▶ TEXT EXTRACT:
--- start ---

Date: 26 Aug 2005 02:06:57 PM
Object: What a mess BJ Clinton left America in

Able Danger: The Strange Spanish Interlude
The 9/11 Commission claimed to have discounted the testimony of Captain
Scott Phillpott in July 2004 on Able Danger specifically because of his
assertion about when his team identified Mohammed Atta as a potential
al-Qaeda terrorist in the United States. The official timeline for the
Commission on Atta starts on June 3, 2000, when INS records the first of
only three entries for Atta in Newark, New Jersey. Captain Phillpott insists
that his team ID'd Atta in the US in January or February 2000, months
earlier.
I covered the timeline issues in my Daily Standard column and in my
follow-up post yesterday. I argued that the Commission's weak sourcing for
the Atta timeline, essentially based on nothing but INS records and the
testimony of two captured terrorists, reopens not only the question of when
Atta first established his cell here but the long-debated Czech intelligence
that has Atta meeting with the Iraqis in Prague. While we have information
that the Commission apparently did not -- that the Germans had captured
Iraqi spies working an extensive operation during the same time the AQ
plotters worked on the 9/11 attack in Germany -- their stated reasons for
discounting the Prague meeting and its critical Iraqi connection include
relying on Atta's supposed habit of traveling under his own name.
However, the trip to Spain that Atta undertook in July 2001 creates new
problems. Atta went to Spain twice, actually; when he met Ramzi Binalshibh
in January 2001 in Germany, he traveled through Madrid to get there. The
second time on July 7, Atta traveled to Zurich but stayed in Spain, as far
as anyone can tell.

--- end ---

▶ MATERIAL:
--- start ---

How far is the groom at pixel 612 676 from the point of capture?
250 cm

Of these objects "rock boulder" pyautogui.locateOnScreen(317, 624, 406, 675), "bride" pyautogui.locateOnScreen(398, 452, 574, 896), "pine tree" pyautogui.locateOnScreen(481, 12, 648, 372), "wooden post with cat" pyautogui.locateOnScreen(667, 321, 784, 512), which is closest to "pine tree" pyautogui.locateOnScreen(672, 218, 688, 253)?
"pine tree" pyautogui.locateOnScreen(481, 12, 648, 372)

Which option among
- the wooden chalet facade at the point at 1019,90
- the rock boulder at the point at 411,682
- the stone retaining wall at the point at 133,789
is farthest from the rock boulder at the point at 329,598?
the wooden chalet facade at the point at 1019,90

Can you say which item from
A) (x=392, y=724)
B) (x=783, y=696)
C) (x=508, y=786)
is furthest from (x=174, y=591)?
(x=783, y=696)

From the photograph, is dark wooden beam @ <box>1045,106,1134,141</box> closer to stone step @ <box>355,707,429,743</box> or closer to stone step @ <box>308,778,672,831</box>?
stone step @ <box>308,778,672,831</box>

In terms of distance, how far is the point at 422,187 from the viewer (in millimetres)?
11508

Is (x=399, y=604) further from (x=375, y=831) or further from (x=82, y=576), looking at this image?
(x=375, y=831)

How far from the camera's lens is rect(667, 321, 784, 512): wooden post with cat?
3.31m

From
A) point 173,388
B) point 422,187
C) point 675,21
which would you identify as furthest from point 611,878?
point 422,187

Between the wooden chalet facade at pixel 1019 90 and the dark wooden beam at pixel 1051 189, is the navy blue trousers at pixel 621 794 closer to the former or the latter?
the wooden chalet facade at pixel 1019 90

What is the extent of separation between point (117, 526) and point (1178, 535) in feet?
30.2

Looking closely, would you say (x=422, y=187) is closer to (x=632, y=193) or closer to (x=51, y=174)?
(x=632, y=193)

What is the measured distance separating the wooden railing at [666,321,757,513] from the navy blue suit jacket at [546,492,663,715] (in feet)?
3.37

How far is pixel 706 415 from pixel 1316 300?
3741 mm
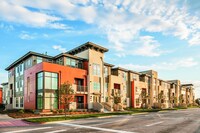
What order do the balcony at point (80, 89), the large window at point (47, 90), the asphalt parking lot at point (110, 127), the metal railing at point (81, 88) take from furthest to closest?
1. the metal railing at point (81, 88)
2. the balcony at point (80, 89)
3. the large window at point (47, 90)
4. the asphalt parking lot at point (110, 127)

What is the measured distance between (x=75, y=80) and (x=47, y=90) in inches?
274

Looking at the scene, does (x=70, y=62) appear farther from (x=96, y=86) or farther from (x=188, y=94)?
(x=188, y=94)

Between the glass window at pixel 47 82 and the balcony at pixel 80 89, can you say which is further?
the balcony at pixel 80 89

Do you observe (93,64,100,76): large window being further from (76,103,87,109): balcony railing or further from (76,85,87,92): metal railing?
(76,103,87,109): balcony railing

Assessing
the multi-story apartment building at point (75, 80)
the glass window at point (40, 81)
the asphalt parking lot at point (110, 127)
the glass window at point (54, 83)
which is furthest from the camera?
the glass window at point (54, 83)

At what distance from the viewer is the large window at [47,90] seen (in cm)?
3381

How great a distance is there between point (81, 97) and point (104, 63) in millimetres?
10586

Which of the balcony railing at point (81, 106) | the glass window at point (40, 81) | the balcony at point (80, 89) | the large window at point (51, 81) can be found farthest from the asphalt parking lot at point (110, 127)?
the balcony railing at point (81, 106)

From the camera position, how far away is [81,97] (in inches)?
1607

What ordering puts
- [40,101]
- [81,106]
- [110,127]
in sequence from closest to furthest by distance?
[110,127], [40,101], [81,106]

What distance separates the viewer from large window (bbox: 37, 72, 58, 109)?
33.8 metres

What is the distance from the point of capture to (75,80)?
1574 inches

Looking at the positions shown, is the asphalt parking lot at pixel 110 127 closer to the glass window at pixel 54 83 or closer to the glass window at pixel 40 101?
the glass window at pixel 40 101

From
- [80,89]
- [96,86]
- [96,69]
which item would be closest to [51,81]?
[80,89]
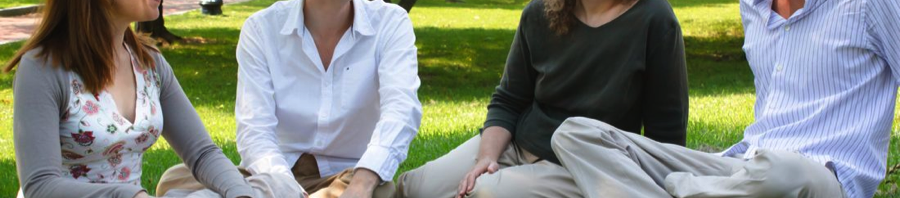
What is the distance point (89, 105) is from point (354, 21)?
1.25m

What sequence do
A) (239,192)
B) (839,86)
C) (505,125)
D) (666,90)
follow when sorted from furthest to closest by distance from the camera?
(505,125) → (666,90) → (839,86) → (239,192)

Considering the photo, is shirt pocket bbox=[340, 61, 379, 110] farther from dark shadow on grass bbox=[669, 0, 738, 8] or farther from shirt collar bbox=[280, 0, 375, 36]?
dark shadow on grass bbox=[669, 0, 738, 8]

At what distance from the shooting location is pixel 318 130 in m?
4.59

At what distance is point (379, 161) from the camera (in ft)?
13.8

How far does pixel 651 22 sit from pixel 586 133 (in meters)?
0.64

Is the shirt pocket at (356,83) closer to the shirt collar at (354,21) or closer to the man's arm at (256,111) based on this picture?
the shirt collar at (354,21)

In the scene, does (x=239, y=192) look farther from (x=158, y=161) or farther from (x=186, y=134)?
(x=158, y=161)

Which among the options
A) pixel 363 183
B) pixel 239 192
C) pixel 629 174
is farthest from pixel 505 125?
pixel 239 192

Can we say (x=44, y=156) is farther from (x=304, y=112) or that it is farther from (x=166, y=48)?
(x=166, y=48)

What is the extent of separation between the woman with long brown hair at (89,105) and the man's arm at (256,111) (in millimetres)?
352

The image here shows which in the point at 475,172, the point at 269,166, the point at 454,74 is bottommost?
the point at 454,74

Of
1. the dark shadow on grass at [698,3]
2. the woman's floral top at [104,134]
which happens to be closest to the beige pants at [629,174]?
the woman's floral top at [104,134]

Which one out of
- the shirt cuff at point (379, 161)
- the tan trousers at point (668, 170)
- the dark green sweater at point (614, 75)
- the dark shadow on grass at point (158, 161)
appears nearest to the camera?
the tan trousers at point (668, 170)

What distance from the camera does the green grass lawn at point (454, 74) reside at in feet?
25.7
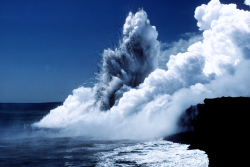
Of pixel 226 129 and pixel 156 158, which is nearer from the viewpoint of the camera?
pixel 226 129

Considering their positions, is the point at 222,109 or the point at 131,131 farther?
the point at 131,131

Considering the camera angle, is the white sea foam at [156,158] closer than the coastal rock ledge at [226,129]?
No

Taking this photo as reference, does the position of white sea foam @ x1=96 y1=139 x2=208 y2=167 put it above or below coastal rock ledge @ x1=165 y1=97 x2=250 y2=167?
below

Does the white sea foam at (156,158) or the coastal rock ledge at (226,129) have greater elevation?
the coastal rock ledge at (226,129)

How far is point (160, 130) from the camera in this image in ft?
151

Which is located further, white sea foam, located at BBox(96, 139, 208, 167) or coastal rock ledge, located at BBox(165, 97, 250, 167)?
white sea foam, located at BBox(96, 139, 208, 167)

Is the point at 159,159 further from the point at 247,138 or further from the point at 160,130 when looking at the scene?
the point at 160,130

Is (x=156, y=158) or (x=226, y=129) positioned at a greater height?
(x=226, y=129)

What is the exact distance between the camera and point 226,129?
49.9ft

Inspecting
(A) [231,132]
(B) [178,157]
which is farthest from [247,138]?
(B) [178,157]

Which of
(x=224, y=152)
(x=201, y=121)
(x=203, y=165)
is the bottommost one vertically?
(x=203, y=165)

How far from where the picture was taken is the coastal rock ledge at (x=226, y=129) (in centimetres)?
1394

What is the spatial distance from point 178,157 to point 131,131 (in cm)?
2344

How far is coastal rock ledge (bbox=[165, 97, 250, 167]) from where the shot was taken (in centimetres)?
1394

--- end ---

▶ EXERCISE GOAL: From the Able Danger post, copy word for word everything from "However, the trip" down to "anyone can tell.".

▶ OUTPUT:
However, the trip to Spain that Atta undertook in July 2001 creates new
problems. Atta went to Spain twice, actually; when he met Ramzi Binalshibh
in January 2001 in Germany, he traveled through Madrid to get there. The
second time on July 7, Atta traveled to Zurich but stayed in Spain, as far
as anyone can tell.